* **DIRECTIONS FOR THIS TASK**
Among the records, which lines hold the word "name"? Pick them out.

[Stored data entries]
_ _ _ _ _
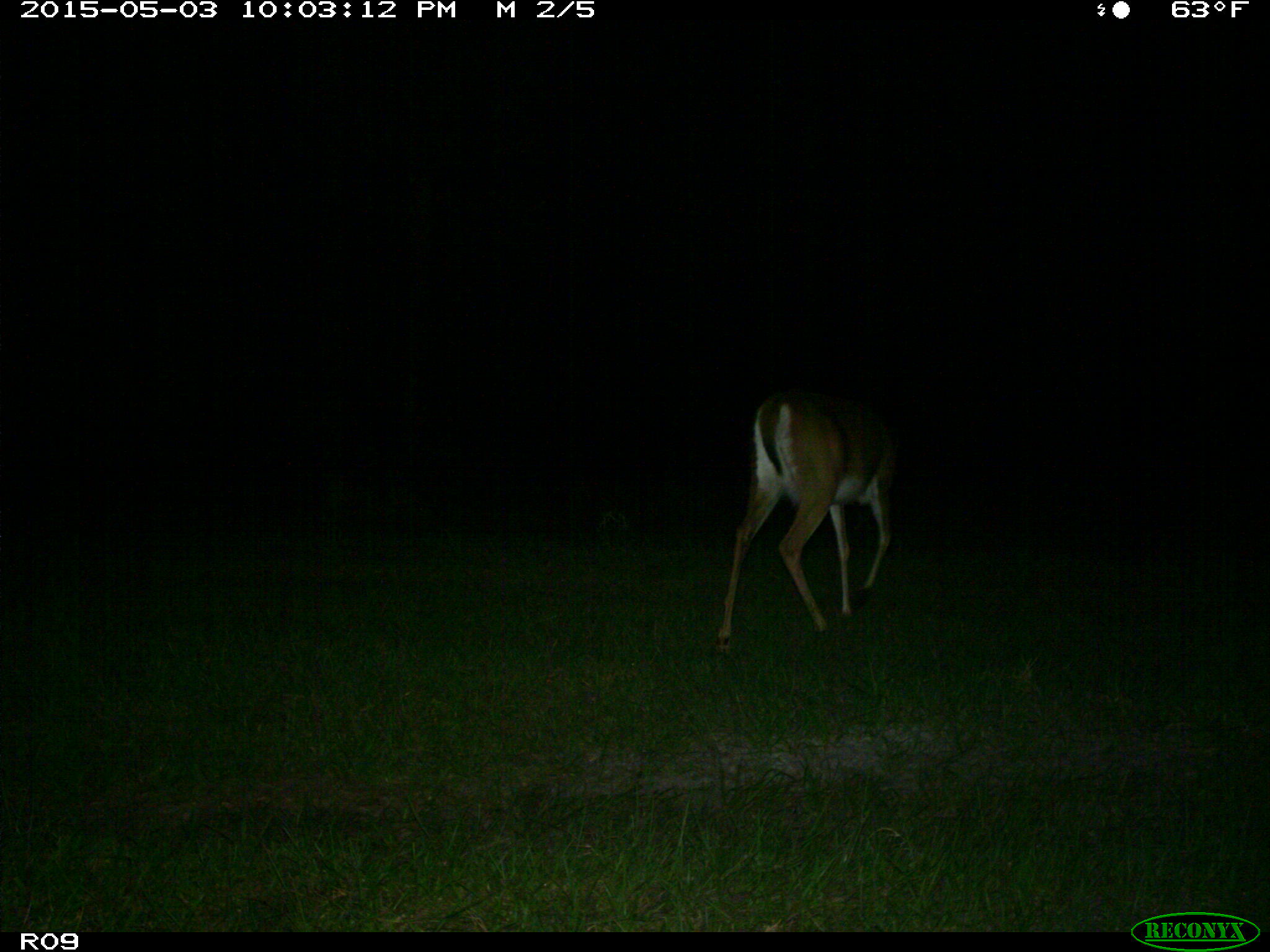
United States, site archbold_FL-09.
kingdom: Animalia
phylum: Chordata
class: Mammalia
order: Artiodactyla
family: Cervidae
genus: Odocoileus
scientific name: Odocoileus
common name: deer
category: unidentified deer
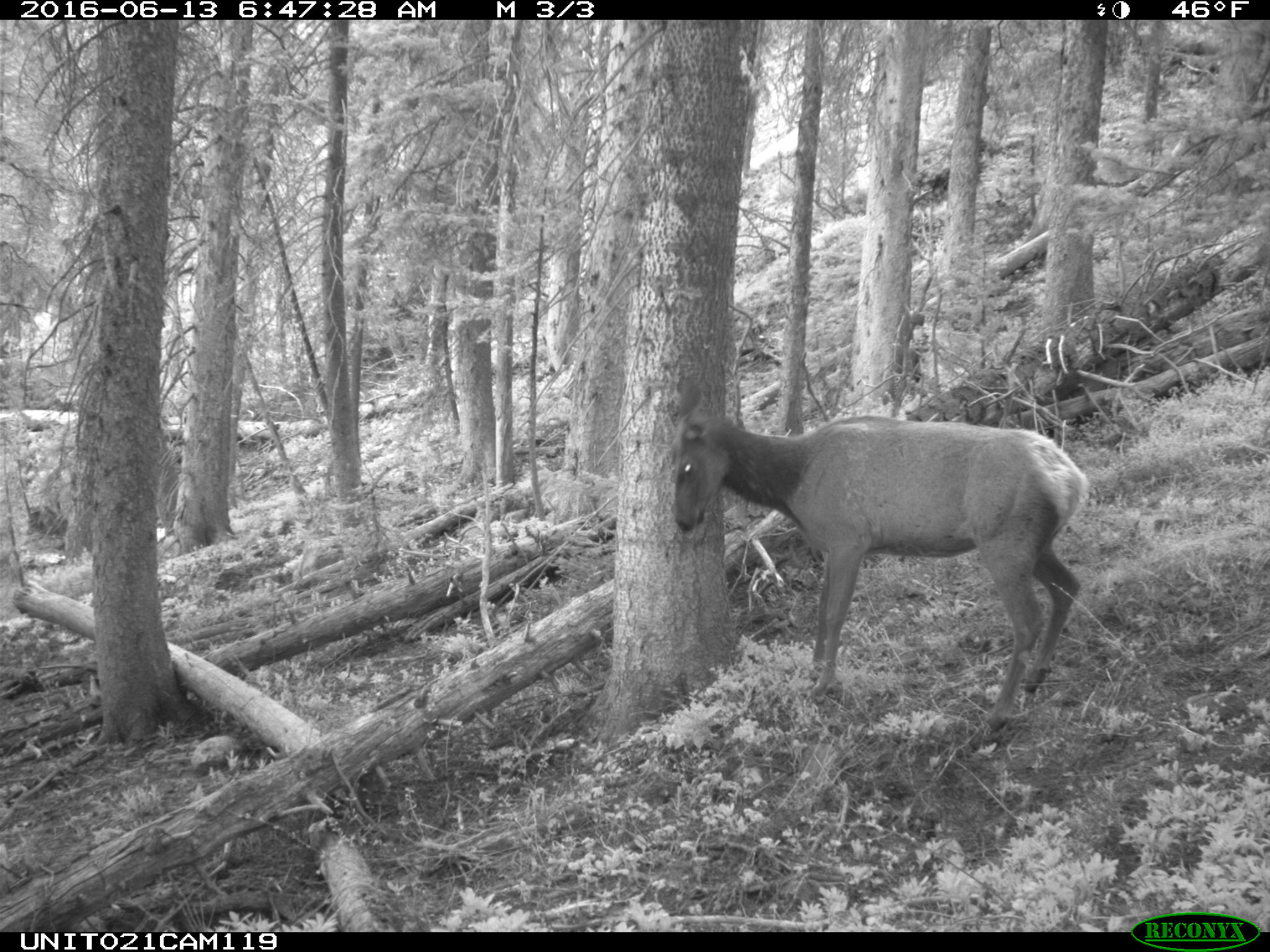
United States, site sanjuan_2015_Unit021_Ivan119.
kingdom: Animalia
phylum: Chordata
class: Mammalia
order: Artiodactyla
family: Cervidae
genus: Cervus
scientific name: Cervus elaphus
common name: red deer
_ _ _ _ _
* **FINISHED EXERCISE**
scientific name: Odocoileus
common name: deer
scientific name: Cervus elaphus
common name: red deer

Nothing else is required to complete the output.